That term wasn’t used derogatorily, just descriptively.

At the little crossroads country church we attended, the preacher would record the sermon on a cassette tape for each shut-in member. The congregation dutifully bought several recorders, and they would be lined up in front of the podium as the preacher preached and the choir sang.

The church ladies, including Mom, would then take the tapes and recorders to the homes of the “shut-ins” so they could hear the sermon.

Of course, Mom always took something else too, usually food, and always helped out and visited when she dropped off and picked up the tape and recorder on Friday or Saturday so the next Sunday’s sermon could be recorded.

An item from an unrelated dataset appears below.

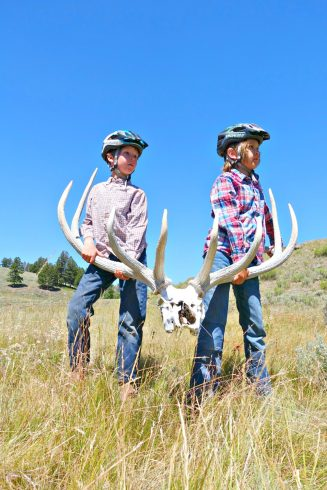 Horseback riding in Yellowstone National Park with Wilderness Pack Trips boys holding elk horns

I realized a few years ago that the reason Mom would not give up her incredibly expensive Avon routes until she no longer had a choice, more than 25 years after she retired from her job as a bookkeeper, was because Avon wasn’t a job to make money, although that’s what she tried to convince us of. Her Avon routes were her mission for shut-ins. That’s also why the routes were so unprofitable. You can’t continue to drive to visit people who either ordered nothing (because they couldn’t) or small things like Chapstick, week after week, taking things to them, and expect to make any money. Avon was an excuse to walk up to someone’s door and knock.

Mom provided her customers far more than Avon, and they gave her life purpose too. Often, she mixed church tape delivery with Avon. Eventually, her Avon and work with the elderly and needy simply became a big blur. We were always doing something with or for someone. That’s just how we lived our lives.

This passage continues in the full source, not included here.